> **GIVEN TASK**
With the line containing "What spatial separation" as the first line and the last line of the records as the final one, reproduce that range exactly.

> **RECORDS SUPPLIED**

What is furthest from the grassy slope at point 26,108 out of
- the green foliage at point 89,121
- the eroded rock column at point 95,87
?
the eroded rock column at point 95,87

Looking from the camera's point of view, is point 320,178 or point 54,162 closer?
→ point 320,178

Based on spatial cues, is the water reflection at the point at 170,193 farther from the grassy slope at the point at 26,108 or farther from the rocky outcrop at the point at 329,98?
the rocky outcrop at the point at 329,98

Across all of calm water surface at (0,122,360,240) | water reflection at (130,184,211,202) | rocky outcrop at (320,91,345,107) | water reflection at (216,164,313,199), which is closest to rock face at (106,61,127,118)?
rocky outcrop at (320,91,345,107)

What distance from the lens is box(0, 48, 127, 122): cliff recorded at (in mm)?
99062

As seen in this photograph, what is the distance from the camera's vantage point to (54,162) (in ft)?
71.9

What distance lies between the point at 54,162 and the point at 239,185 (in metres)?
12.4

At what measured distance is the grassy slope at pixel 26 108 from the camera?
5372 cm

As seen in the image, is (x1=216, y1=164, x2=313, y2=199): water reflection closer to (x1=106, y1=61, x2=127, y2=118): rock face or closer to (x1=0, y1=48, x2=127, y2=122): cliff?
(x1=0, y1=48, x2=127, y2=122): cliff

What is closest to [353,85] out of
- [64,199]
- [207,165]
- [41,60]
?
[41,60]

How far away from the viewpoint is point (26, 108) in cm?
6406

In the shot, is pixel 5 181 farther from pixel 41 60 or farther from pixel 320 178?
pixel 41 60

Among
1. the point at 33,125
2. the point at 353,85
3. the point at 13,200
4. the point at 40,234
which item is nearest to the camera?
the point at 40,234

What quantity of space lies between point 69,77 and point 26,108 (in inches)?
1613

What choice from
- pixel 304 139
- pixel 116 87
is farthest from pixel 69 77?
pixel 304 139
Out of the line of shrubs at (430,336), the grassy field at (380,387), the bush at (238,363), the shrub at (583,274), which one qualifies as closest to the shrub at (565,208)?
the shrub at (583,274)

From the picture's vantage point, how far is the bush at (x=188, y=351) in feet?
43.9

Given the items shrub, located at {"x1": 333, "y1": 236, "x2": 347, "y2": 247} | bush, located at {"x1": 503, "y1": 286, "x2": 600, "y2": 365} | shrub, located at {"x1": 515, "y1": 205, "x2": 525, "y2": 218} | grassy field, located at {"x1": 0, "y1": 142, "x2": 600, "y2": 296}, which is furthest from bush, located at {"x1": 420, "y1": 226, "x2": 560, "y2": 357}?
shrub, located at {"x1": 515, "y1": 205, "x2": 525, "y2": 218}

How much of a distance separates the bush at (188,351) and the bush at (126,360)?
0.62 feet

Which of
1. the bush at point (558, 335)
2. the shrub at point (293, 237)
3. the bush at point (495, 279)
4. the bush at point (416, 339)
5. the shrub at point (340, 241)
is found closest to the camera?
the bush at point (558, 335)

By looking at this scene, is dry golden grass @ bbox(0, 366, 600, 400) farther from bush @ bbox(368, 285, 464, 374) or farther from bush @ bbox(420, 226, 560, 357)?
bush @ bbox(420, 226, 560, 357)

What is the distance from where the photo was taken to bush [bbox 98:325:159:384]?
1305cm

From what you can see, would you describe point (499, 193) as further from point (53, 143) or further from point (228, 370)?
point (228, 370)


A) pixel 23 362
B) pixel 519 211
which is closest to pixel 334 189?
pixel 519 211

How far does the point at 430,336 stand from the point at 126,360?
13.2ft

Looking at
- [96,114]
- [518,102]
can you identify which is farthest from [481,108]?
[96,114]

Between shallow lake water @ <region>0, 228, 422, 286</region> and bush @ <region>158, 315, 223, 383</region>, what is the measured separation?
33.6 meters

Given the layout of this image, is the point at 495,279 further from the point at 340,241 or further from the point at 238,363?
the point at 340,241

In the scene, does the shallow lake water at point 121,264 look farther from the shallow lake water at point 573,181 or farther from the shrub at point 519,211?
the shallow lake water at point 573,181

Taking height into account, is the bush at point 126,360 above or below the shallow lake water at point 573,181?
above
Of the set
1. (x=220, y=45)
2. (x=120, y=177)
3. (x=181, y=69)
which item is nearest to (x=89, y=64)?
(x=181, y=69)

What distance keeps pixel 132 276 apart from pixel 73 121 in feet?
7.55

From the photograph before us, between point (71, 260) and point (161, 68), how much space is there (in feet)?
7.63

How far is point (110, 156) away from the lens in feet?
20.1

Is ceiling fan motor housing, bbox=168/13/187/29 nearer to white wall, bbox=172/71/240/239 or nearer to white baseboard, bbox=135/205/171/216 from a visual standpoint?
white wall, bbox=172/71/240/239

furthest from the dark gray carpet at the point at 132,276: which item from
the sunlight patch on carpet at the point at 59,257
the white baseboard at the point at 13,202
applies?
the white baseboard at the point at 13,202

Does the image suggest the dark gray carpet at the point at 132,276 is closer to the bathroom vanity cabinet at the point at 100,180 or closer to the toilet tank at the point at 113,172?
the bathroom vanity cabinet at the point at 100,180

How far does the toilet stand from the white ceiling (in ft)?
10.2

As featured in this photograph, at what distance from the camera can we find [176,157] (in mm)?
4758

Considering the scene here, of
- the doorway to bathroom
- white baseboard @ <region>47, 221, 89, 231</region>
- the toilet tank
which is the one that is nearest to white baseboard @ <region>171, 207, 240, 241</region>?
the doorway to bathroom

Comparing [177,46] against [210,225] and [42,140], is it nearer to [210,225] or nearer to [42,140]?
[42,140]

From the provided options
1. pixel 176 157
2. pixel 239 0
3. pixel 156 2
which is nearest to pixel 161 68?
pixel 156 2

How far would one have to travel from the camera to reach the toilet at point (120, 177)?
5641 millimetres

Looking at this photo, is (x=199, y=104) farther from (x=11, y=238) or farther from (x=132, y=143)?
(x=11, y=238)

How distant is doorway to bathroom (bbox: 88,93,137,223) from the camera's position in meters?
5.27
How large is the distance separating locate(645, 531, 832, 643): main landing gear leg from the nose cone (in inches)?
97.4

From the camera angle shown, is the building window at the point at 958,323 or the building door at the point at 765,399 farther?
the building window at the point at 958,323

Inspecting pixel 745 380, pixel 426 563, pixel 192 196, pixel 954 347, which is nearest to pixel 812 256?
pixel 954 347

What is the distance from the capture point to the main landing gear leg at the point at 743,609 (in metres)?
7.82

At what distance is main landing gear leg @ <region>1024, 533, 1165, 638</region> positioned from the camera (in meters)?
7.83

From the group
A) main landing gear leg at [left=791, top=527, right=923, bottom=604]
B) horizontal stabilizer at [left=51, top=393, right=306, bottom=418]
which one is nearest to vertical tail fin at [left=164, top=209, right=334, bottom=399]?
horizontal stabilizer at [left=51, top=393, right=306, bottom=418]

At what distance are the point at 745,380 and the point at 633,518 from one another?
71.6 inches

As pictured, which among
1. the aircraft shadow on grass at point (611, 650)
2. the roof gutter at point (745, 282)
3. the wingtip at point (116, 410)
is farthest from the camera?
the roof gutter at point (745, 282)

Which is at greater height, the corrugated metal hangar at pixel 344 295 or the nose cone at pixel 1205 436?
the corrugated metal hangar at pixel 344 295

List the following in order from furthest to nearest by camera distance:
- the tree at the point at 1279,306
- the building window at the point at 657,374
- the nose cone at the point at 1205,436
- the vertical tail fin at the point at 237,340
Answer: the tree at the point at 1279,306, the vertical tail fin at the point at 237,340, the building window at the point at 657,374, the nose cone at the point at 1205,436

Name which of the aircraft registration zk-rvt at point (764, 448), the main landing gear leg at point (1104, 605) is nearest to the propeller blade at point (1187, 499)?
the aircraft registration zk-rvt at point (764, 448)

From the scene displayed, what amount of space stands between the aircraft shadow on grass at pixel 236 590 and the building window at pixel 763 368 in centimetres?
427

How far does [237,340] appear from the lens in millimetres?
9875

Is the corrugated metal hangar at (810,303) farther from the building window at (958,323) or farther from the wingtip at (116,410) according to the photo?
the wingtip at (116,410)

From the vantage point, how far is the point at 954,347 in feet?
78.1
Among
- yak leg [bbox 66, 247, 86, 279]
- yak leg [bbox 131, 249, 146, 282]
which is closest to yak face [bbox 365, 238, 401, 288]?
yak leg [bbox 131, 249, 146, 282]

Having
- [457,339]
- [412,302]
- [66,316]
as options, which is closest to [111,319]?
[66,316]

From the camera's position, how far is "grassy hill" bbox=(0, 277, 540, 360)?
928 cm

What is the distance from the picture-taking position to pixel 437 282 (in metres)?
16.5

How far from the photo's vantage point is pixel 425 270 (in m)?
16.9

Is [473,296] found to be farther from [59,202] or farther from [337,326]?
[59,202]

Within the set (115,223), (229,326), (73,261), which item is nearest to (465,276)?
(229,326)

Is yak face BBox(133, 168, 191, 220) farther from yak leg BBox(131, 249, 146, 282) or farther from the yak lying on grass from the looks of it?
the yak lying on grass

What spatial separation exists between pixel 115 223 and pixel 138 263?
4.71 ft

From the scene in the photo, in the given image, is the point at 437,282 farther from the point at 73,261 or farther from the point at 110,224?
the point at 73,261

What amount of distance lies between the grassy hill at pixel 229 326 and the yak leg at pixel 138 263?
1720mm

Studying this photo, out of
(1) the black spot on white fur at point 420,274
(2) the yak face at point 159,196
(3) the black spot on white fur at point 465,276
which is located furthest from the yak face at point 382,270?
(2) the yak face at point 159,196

> **OUTPUT**
What spatial separation exists between pixel 115 223 and pixel 138 263?
4.71 ft

From the scene in the photo, in the given image, is the point at 437,282 farther from the point at 73,261 or farther from the point at 110,224?
the point at 73,261

What amount of distance lies between the grassy hill at pixel 229 326 and the yak leg at pixel 138 263?
1720mm

Studying this photo, out of
(1) the black spot on white fur at point 420,274
(2) the yak face at point 159,196
(3) the black spot on white fur at point 465,276
which is located furthest from the yak face at point 382,270?
(2) the yak face at point 159,196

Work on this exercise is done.